(Saved data entries)

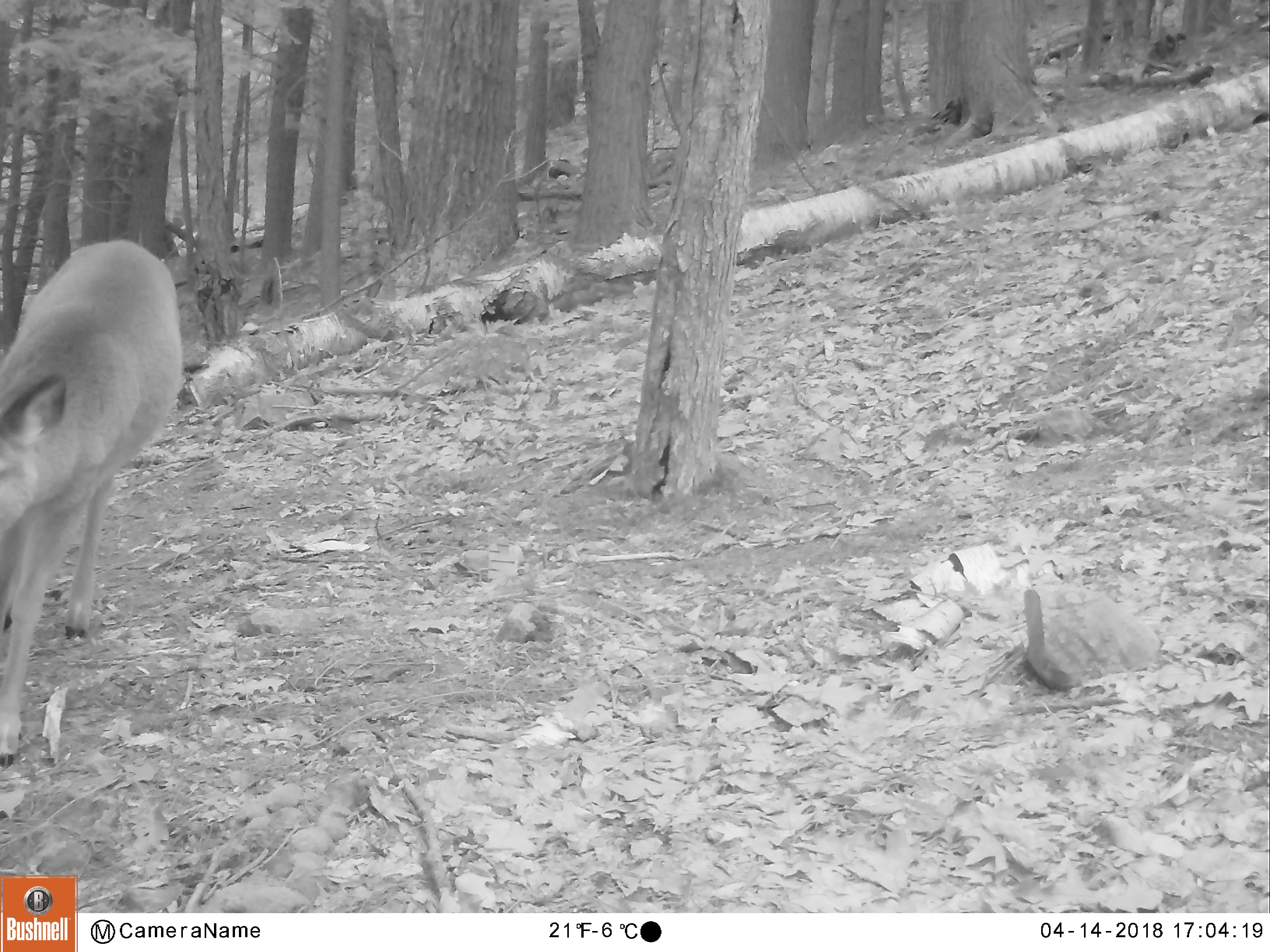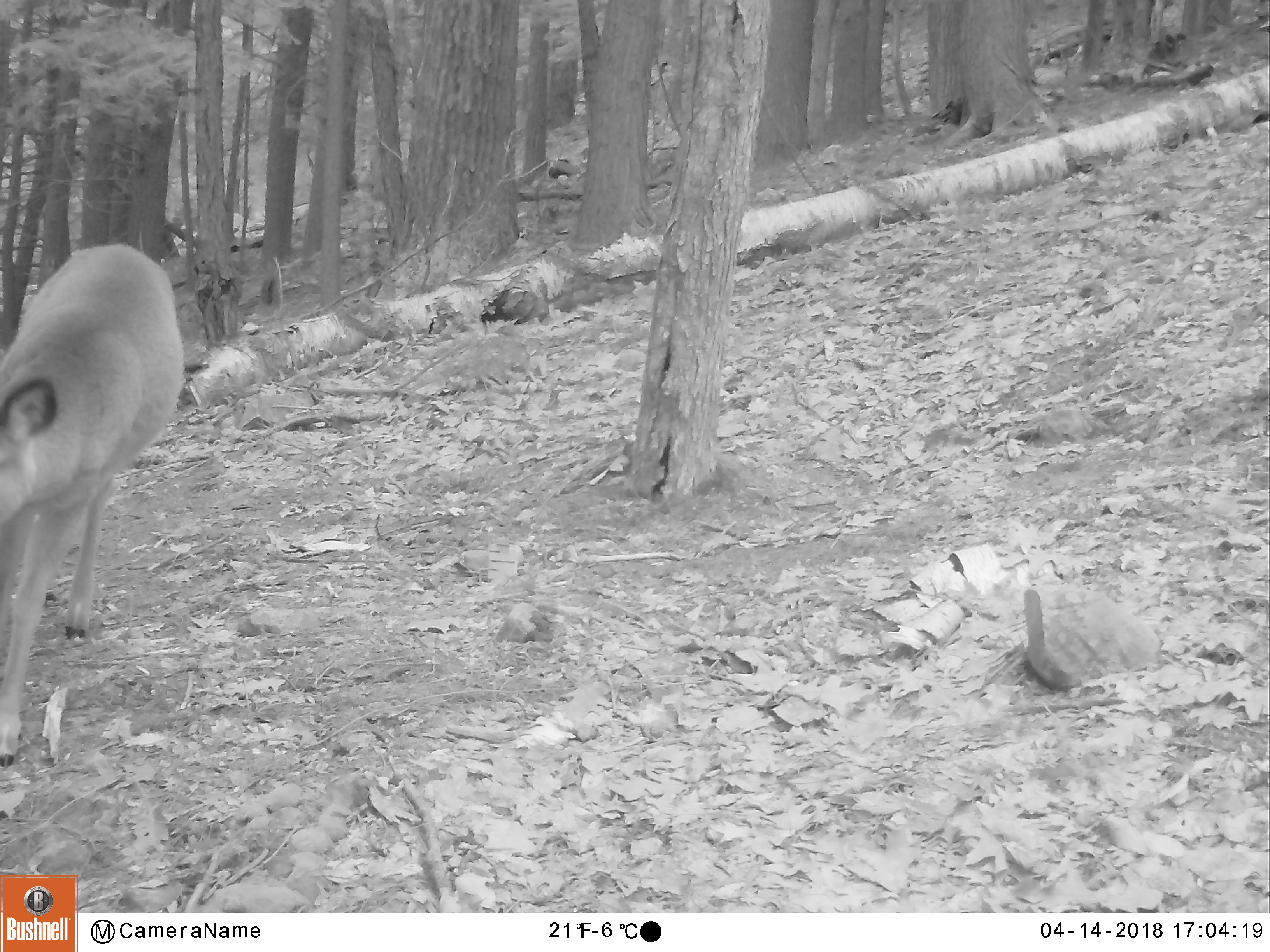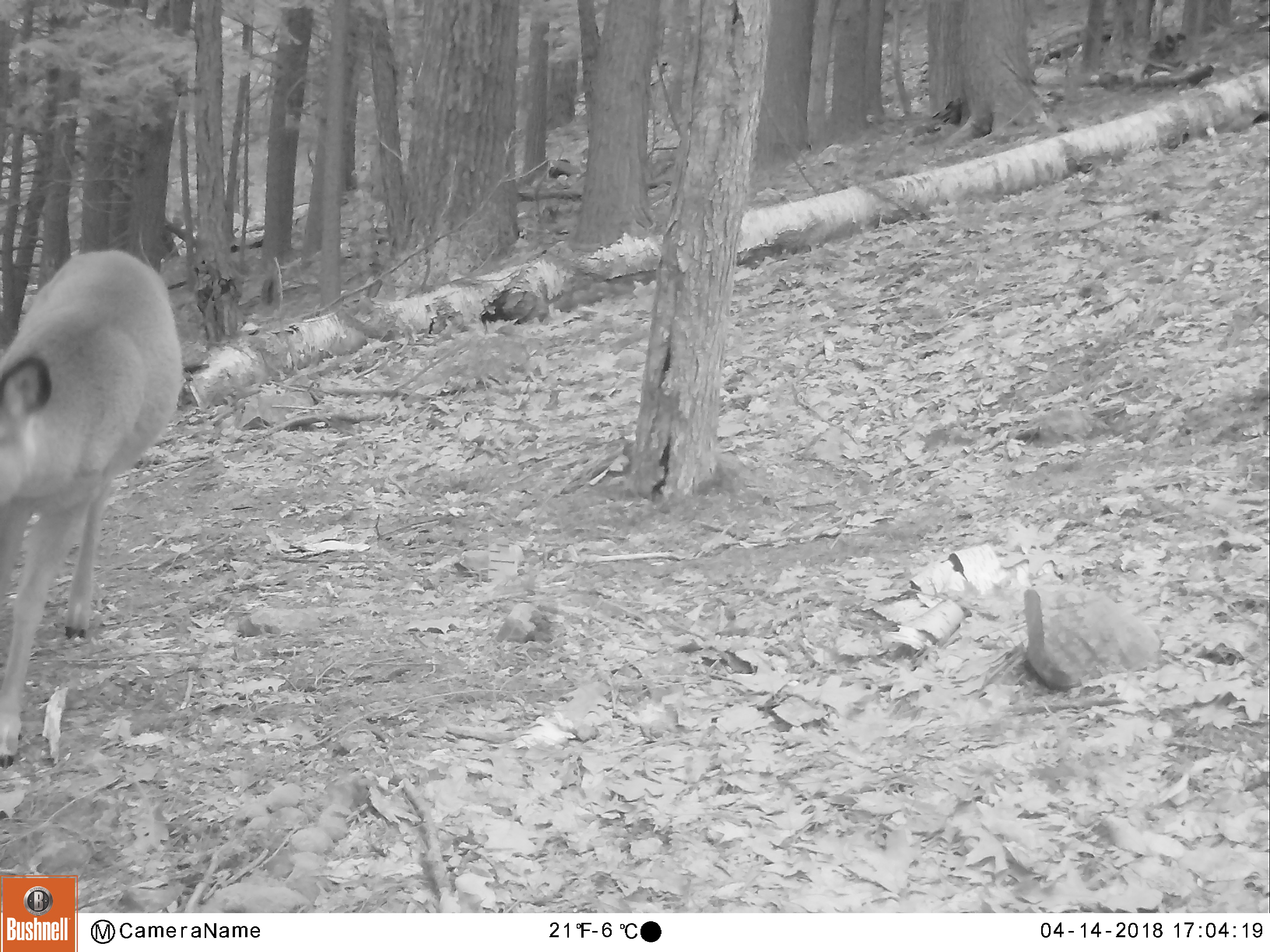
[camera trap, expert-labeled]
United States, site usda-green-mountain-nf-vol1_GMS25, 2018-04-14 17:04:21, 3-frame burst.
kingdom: Animalia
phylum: Chordata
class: Mammalia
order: Artiodactyla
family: Cervidae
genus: Odocoileus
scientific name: Odocoileus virginianus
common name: white-tailed deer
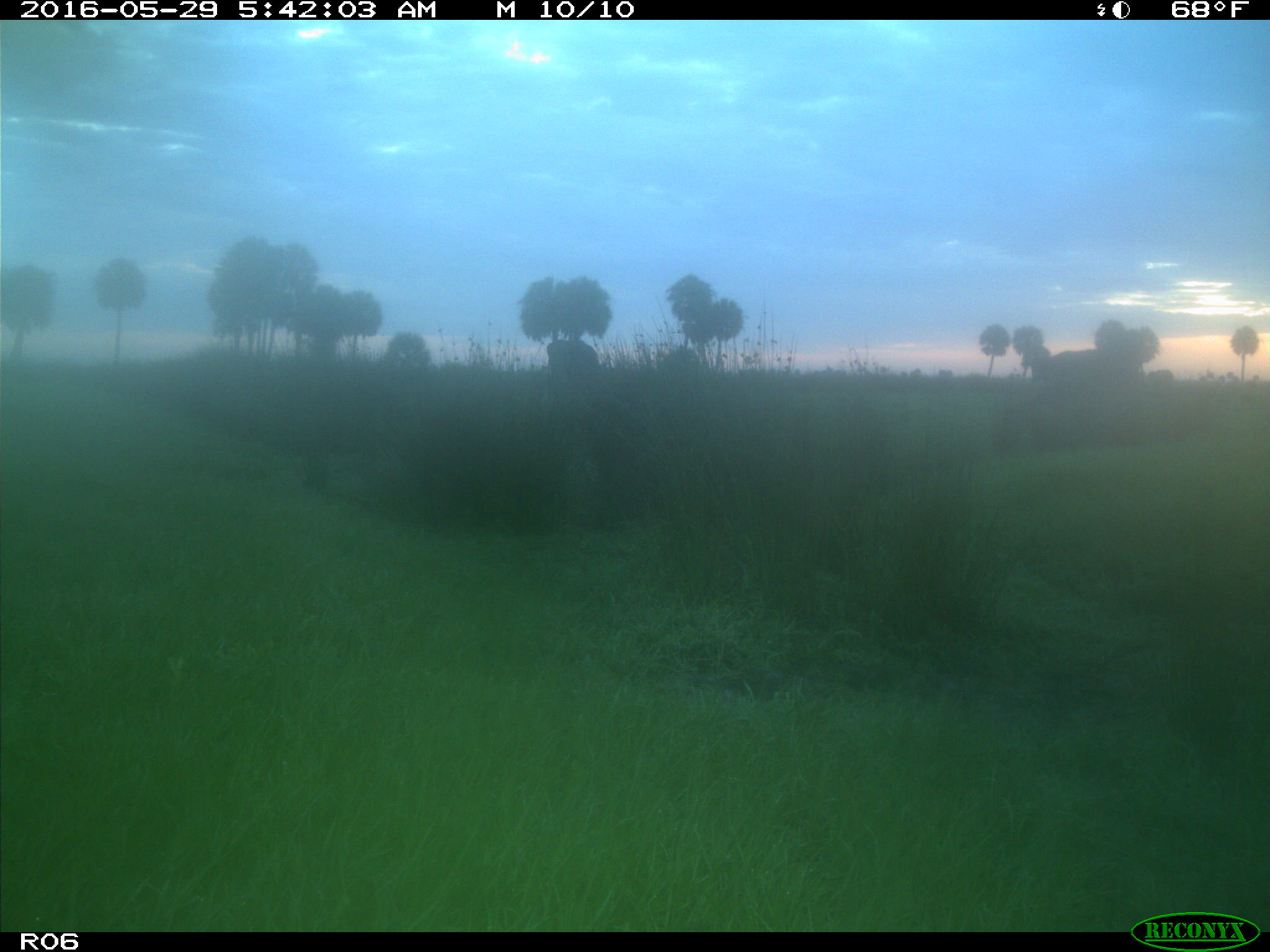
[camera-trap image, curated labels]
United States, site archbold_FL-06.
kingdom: Animalia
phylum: Chordata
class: Mammalia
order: Artiodactyla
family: Bovidae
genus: Bos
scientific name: Bos taurus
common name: domestic cow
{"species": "Bos taurus (domestic cow)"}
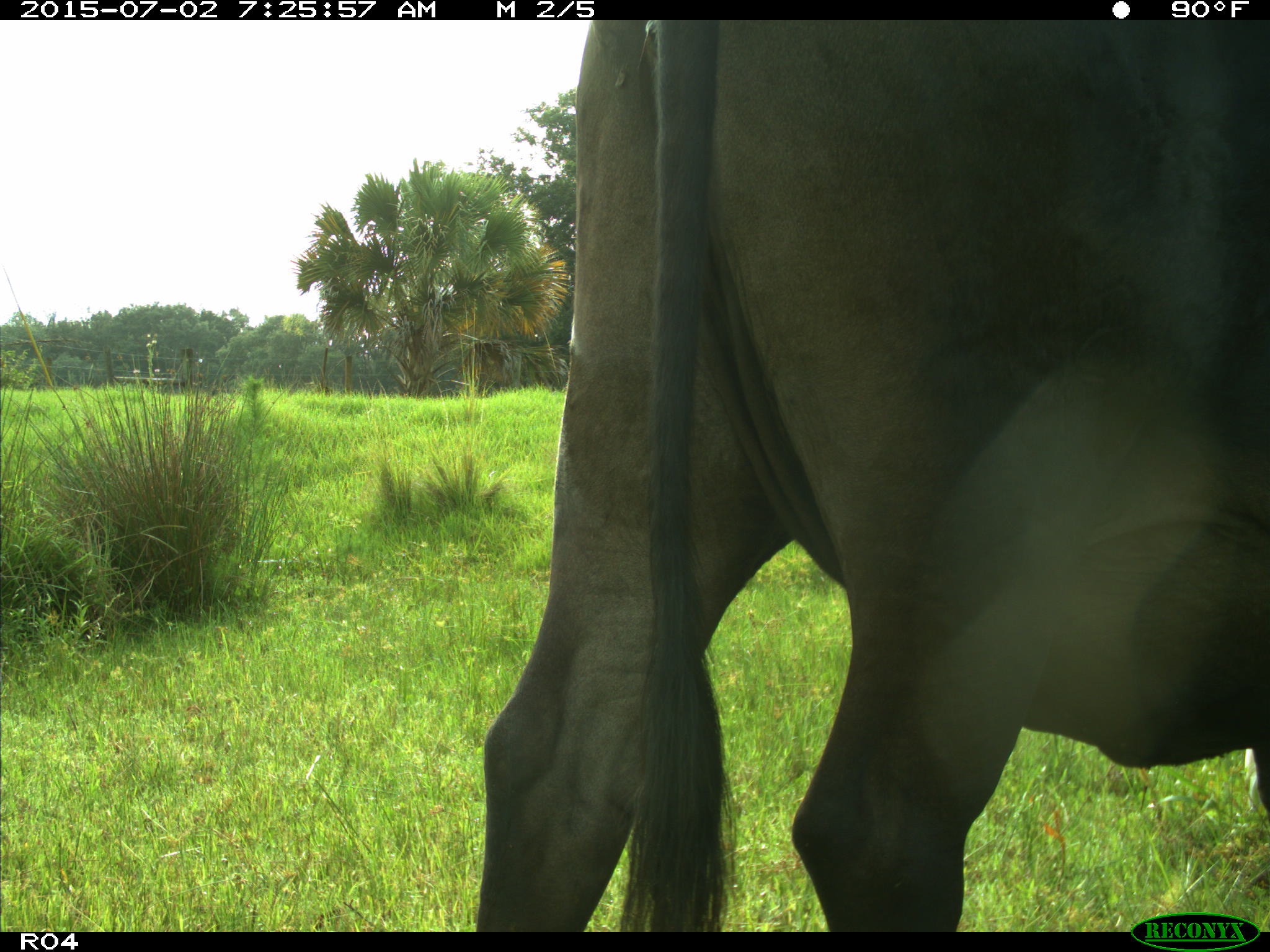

● WHAT IS REQUIRED:
Above are the records; transcribe them exactly without the pictures.

● REPLY TO THE TASK:
[camera trap, expert-labeled]
United States, site usda-green-mountain-nf-vol1_GMS25, 2018-04-14 17:04:21, 3-frame burst.
kingdom: Animalia
phylum: Chordata
class: Mammalia
order: Artiodactyla
family: Cervidae
genus: Odocoileus
scientific name: Odocoileus virginianus
common name: white-tailed deer
[camera-trap image, curated labels]
United States, site archbold_FL-06.
kingdom: Animalia
phylum: Chordata
class: Mammalia
order: Artiodactyla
family: Bovidae
genus: Bos
scientific name: Bos taurus
common name: domestic cow
{"species": "Bos taurus (domestic cow)"}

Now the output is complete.